EXERCISE DESCRIPTION
Would you please copy all of the data exactly, skipping the images?

(Extracted records)
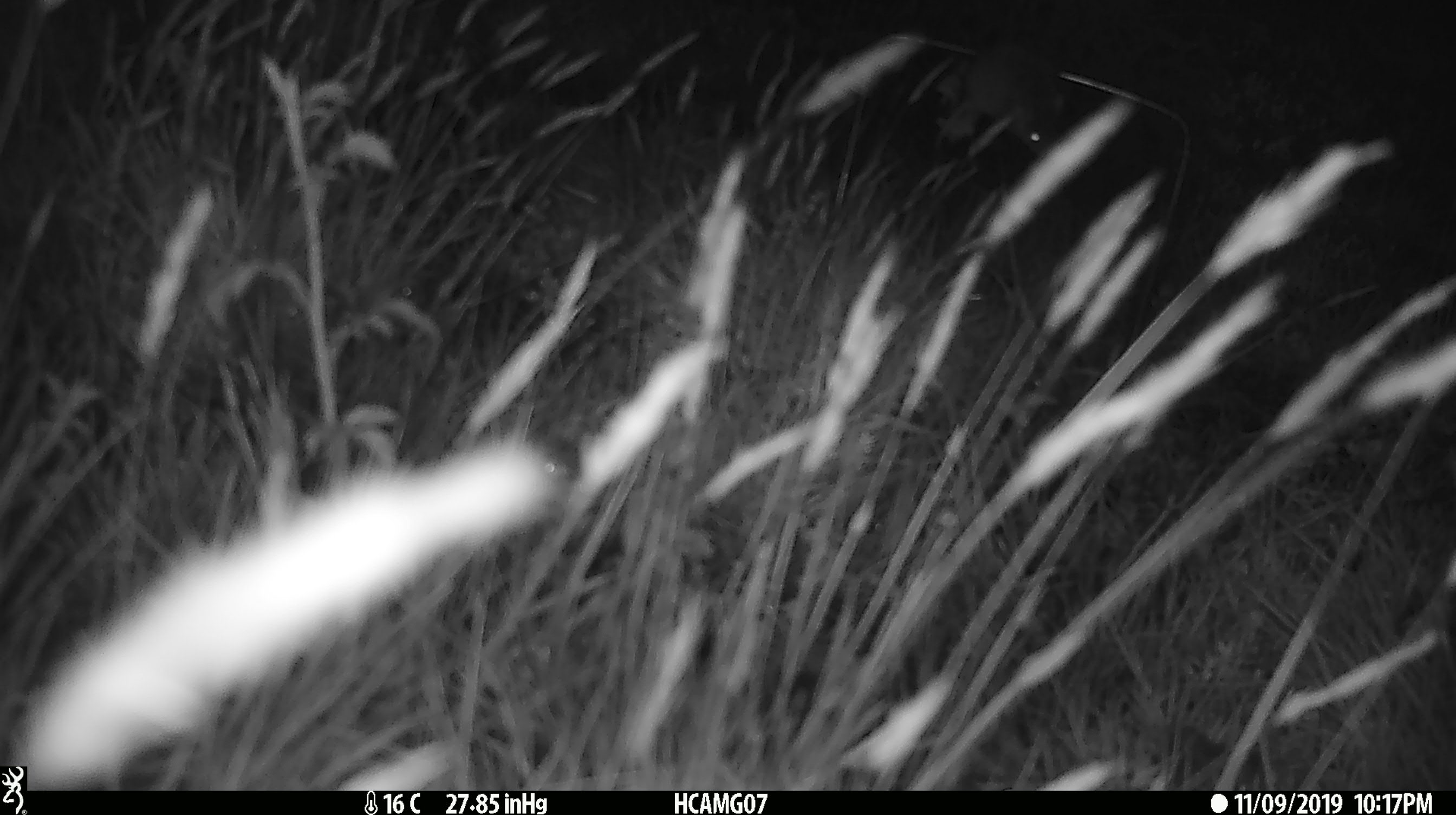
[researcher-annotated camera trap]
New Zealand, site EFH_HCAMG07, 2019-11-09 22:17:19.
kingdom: Animalia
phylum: Chordata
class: Mammalia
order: Rodentia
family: Muridae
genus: Mus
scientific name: Mus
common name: mouse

REPLY TO THE TASK
[researcher-annotated camera trap]
New Zealand, site EFH_HCAMG07, 2019-11-09 22:17:19.
kingdom: Animalia
phylum: Chordata
class: Mammalia
order: Rodentia
family: Muridae
genus: Mus
scientific name: Mus
common name: mouse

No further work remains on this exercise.